> **TEXT SHOWN**:
Most Western Christians pray with the assumption that prayer serves two main purposes: giving something to God (adoration and thanks) and getting something from God (forgiveness following confession and answers to your requests).

This way of understanding prayer makes sense to those who live in capitalistic America, in part, because it’s transactional. It’s all about giving and getting.
The day I first engaged lectio divina, however, I encountered a new way of understanding the word “prayer” and what it means for those who use it as a tool of spiritual formation tool.
It was relational, rather than transactional, which is why it became transformational. Interestingly, this way of understanding prayer is something that those in the realm of both spirituality and science can understand.
Western and Eastern Christians are not wrong in their understanding of prayer. The space between humans and God may be used for giving to God, receiving from God, being in the presence of God, or hearing the voice of God.
But prayer is also about transformation. It is good for us. It makes us better, stronger, happier, healthier by strengthening our concentration, fortifying our memory, and changing the way we think.
Reading and repeating scripture during your daily prayer isn’t the kind attention-getting practice that splashes across a magazine cover or makes a blogpost go viral. It’s more like breathing or eating breakfast, seemingly ordinary but a lifeline for the spiritually hungry.
If you meet God mostly in the mundane moments of your day and the regular rhythms of life, then maybe you should try lectio divina too. The practice isn’t the kind of thing that will go viral on Instagram, but it may just save your spiritual life.”
Adapted from Learning to Speak God From Scratch: Why Sacred Words Are Vanishing—and How We Can Revive Them. To order, click here.
Tell me: What have you found that’s really reviving your prayer life right now?






The ACTS acronym remains a very useful way of teaching people about prayer, but Lectio Divina is also a very useful way of communicating with God and particularly allowing Him to talk to us.

> **PROBLEMS TO WORK ON**:
A – In the passage on prayer, rewrite the text starting at "This way of understanding prayer makes" and ending at "spiritual formation tool.", substituting "commercial" for "transactional".
B – Translate this sentence from the passage on prayer into Spanish: "Western and Eastern Christians are not wrong in their understanding of prayer."

> **ENTRIES SHOWN**:

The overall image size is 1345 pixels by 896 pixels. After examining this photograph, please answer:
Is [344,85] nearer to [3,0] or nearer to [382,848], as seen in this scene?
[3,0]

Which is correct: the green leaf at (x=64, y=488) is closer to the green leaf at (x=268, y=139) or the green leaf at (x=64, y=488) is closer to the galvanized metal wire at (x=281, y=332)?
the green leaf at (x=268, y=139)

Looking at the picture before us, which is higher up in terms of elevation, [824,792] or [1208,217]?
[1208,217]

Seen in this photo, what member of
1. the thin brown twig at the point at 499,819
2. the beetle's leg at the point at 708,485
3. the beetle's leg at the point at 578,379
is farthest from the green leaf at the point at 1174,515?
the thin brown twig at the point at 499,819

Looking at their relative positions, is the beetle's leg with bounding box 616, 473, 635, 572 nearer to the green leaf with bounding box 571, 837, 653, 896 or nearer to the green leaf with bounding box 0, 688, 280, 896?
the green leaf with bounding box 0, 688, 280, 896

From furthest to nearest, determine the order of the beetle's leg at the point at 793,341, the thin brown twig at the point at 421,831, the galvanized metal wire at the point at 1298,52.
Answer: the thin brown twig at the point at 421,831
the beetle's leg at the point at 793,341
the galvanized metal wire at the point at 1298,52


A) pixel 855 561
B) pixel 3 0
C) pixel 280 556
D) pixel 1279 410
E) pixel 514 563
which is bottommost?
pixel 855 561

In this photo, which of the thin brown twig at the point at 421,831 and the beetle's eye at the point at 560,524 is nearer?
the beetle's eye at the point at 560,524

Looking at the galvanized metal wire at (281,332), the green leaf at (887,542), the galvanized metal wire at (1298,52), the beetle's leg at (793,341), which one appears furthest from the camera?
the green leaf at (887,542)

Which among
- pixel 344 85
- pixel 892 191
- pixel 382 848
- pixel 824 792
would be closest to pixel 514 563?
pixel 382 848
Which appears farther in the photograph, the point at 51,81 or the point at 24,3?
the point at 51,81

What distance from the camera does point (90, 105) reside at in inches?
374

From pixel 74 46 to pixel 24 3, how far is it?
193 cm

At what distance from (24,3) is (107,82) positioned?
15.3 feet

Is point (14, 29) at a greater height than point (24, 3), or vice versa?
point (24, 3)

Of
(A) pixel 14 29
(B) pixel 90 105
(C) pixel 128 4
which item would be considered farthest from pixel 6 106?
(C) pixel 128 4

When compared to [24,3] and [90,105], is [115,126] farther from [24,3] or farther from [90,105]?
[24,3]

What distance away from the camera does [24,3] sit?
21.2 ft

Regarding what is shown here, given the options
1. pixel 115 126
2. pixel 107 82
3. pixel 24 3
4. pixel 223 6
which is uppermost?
* * *
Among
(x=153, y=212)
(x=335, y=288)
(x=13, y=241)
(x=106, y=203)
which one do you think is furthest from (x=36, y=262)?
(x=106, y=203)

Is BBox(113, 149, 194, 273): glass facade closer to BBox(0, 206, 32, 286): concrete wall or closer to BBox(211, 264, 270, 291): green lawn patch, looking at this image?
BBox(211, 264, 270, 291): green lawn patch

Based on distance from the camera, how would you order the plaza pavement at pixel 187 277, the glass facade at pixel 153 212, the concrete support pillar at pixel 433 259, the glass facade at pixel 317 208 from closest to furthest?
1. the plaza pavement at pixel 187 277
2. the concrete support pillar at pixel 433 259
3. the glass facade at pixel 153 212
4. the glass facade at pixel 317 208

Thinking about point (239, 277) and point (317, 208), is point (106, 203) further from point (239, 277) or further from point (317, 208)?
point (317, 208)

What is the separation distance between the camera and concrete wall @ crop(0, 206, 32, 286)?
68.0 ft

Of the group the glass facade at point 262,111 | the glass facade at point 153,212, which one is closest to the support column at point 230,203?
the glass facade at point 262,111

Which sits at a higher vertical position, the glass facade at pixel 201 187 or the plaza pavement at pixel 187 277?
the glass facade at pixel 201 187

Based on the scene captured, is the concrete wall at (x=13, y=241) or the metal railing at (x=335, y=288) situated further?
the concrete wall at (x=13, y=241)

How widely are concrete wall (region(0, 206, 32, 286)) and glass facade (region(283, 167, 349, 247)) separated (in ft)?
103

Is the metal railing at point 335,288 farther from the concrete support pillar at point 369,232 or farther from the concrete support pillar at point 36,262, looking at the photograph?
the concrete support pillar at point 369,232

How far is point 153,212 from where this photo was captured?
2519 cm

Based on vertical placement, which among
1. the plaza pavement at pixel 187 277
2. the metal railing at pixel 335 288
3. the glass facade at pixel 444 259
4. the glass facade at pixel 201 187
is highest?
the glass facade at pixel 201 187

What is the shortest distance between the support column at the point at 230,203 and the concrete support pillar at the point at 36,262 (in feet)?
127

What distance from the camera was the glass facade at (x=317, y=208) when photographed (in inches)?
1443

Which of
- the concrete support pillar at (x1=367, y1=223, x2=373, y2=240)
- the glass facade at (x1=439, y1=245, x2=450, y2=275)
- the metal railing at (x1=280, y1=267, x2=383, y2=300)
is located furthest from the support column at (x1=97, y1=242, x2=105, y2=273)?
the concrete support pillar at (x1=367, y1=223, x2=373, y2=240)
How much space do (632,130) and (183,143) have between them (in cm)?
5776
--
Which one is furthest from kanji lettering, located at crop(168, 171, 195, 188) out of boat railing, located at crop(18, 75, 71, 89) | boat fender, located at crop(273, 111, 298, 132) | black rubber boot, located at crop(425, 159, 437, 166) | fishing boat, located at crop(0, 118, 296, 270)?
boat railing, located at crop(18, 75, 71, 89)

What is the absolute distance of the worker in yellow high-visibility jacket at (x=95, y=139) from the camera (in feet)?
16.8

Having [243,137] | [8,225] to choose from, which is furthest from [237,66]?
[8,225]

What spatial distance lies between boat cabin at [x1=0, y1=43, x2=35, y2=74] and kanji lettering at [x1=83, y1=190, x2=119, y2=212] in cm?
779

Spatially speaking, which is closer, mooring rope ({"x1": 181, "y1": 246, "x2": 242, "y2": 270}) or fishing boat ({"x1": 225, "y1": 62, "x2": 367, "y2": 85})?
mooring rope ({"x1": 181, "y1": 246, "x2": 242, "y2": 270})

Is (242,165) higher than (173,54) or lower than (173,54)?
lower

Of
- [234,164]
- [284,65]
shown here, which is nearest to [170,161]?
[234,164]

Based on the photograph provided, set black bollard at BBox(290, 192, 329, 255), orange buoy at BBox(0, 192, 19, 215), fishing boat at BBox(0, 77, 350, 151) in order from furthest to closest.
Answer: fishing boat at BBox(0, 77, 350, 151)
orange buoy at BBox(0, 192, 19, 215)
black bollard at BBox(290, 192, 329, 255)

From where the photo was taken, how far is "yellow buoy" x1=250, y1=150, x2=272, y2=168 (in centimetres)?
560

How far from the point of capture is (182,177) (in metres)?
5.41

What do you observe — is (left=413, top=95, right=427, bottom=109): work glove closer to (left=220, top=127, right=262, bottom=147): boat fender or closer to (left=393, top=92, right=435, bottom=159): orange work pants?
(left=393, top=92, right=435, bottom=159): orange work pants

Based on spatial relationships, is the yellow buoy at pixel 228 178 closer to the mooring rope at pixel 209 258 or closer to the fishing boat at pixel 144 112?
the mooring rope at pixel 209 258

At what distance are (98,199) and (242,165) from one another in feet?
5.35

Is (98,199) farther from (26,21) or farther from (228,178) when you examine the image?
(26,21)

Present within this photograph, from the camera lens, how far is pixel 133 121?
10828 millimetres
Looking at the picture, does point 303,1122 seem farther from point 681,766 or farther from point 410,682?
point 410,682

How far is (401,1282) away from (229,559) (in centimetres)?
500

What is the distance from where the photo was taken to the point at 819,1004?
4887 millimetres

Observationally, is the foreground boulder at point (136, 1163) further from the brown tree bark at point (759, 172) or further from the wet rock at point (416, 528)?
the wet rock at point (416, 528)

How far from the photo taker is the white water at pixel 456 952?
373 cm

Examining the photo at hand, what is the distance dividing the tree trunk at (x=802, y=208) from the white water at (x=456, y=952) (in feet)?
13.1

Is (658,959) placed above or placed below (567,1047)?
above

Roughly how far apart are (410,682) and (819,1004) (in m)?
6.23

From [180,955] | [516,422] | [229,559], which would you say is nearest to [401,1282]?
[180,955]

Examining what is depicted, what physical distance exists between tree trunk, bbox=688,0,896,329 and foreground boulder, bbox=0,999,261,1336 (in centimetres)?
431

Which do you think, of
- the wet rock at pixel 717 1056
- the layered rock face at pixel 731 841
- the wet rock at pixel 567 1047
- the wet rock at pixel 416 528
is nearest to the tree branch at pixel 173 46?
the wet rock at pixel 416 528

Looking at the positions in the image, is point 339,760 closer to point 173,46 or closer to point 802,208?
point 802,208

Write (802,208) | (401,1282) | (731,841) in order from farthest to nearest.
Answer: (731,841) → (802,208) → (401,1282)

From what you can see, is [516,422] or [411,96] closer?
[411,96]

> **SOLUTIONS TO THE TASKS**:
A –
This way of understanding prayer makes sense to those who live in capitalistic America, in part, because it’s commercial. It’s all about giving and getting.
The day I first engaged lectio divina, however, I encountered a new way of understanding the word “prayer” and what it means for those who use it as a tool of spiritual formation tool.

B – Los cristianos occidentales y orientales no se equivocan en su comprensión de la oración.